Related tags Prostate cancer Milk

An 11 year study from Harvard researchers reveals that too much
dietary calcium may increase the risk of developing prostate

According to Harvard University researchers, too much dietary calcium, like that found in dairy products, can increase the risk of developing prostate cancer, reports HealthWorld. "This is a 'head's up' rather than the sounding of an alarm,"​ said lead author Dr. June Chan, formerly a researcher at Harvard University Medical School in Cambridge and now assistant professor of epidemiology and urology at the University of California, San Francisco. For 11 years, the Physicians' Health Study at Harvard gathered health, dietary and lifestyle data from 20,885 male physicians. Of these men, 1,012 developed prostate cancer. Dr. Chan and her associates examined data on each man and correlated calcium intake to incidence of prostate cancer. The investigators created a daily dairy score for each subject, adding up the calcium intake of five common dairy foods: whole milk, skim milk, cold breakfast cereal, cheese and ice cream. They found the highest 20 per cent of dairy product consumers had a 34 per cent greater risk of prostate cancer. According to the researchers, dietary calcium increases prostate cancer risk by suppressing the production of 1,25-dihydroxyvitamin D3, the most active form of vitamin D. Other research has identified this form of vitamin D as an inhibitor of prostate cancer cell growth. They found men who drank more than six glasses of milk a week had lower levels of this form of vitamin D than men who drank fewer than two glasses a week. "These findings may serve to interject a note of caution into the current enthusiastic promotion of a higher intake of calcium in the United States,"​ the authors wrote. "There is a growing body of evidence that agrees with our conclusions in this study.

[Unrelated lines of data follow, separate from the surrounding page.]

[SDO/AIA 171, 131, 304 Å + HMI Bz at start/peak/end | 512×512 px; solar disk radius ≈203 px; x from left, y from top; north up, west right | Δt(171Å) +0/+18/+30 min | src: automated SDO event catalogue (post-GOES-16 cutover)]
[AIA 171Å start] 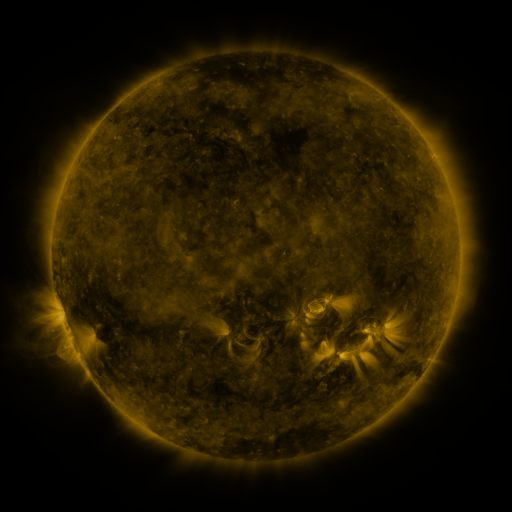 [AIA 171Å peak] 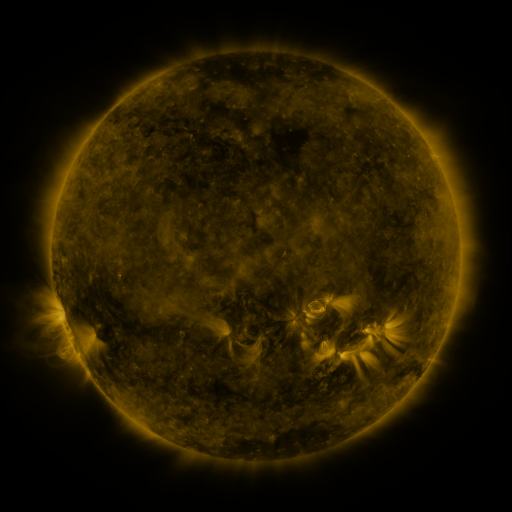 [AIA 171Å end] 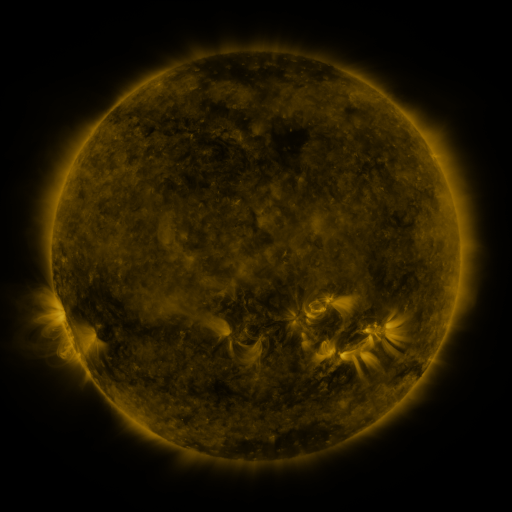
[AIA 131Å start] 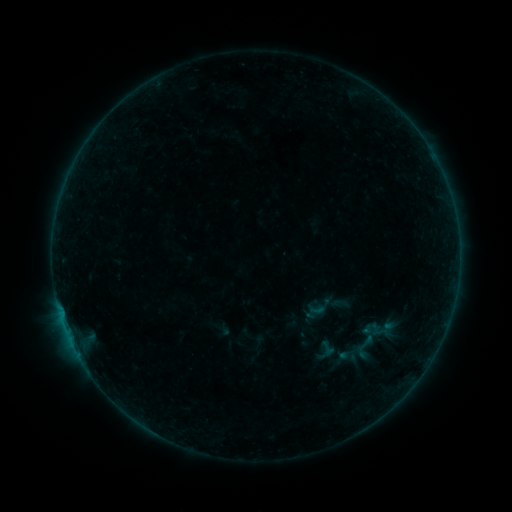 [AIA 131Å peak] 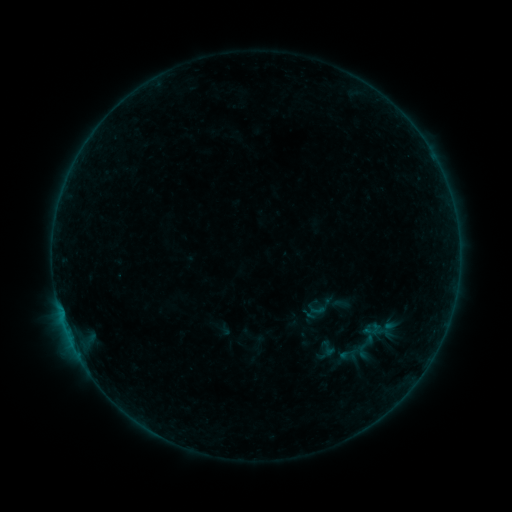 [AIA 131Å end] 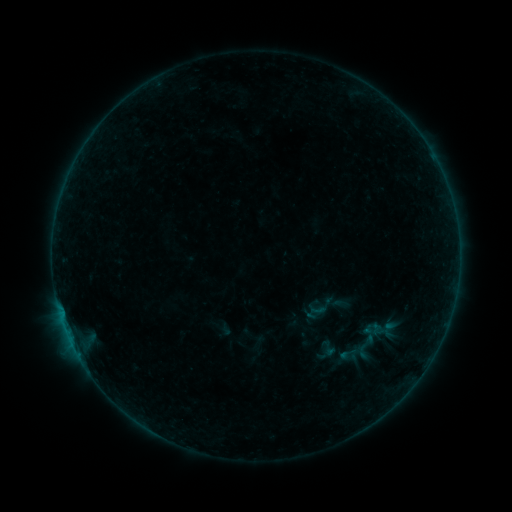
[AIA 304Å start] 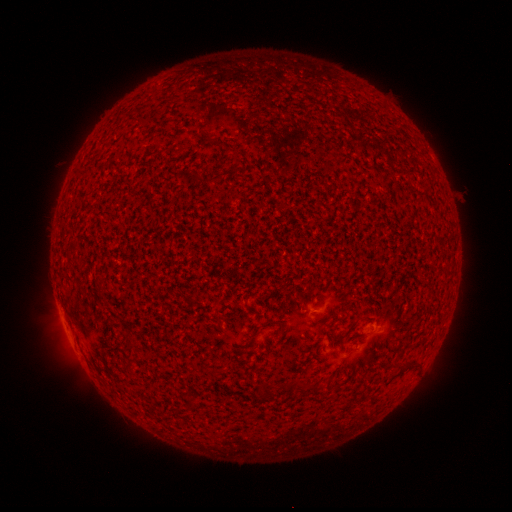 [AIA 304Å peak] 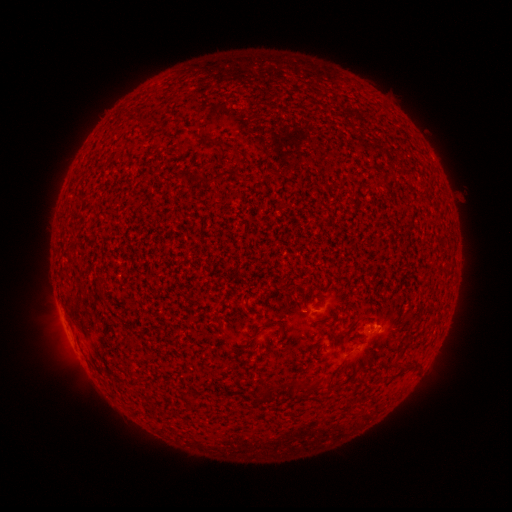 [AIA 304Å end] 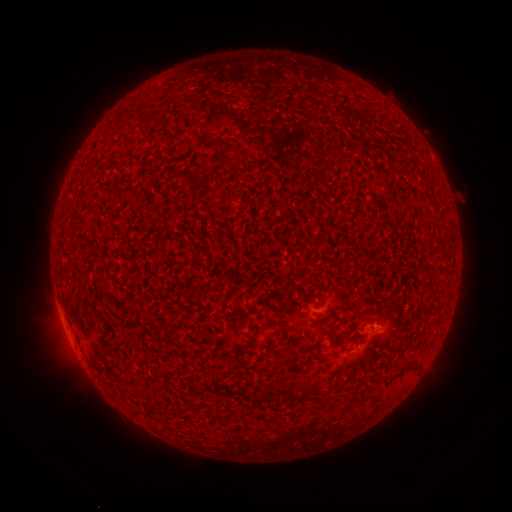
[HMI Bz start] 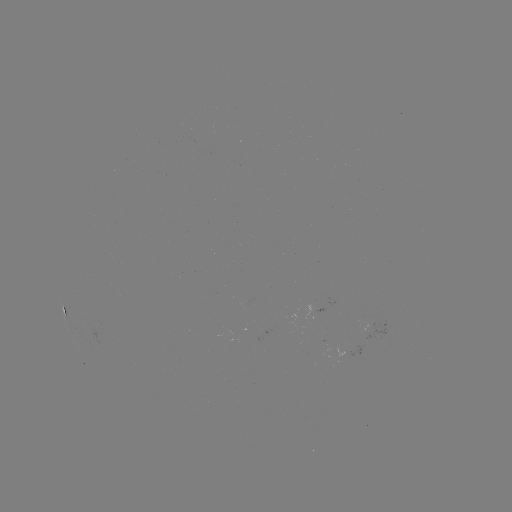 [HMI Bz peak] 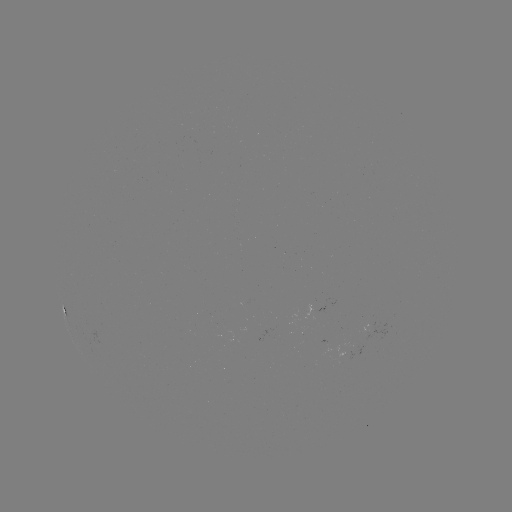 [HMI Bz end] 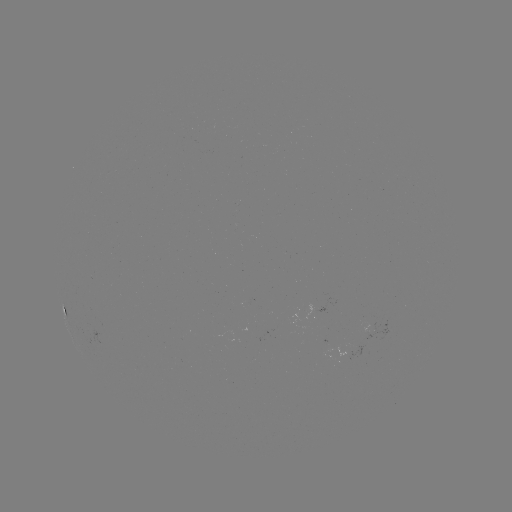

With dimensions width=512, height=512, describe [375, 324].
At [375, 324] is A9.7 flare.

But things have to be kept in balance, especially if there is a family history of particular medical conditions developing with age that might require use of certain diets or supplements,"​ Dr. Chan said. The National Institutes of Health recommend men younger than 65 years old get 1,000 mg of calcium a day from diet and supplements. Men over 65 should get 1,500 mg per day. The NIH also recommend daily calcium intake not exceed 2,000 mg. The government has noted about half of the American population is estimated to consume less than 600 mg of calcium daily, which has been determined to be inadequate for good health.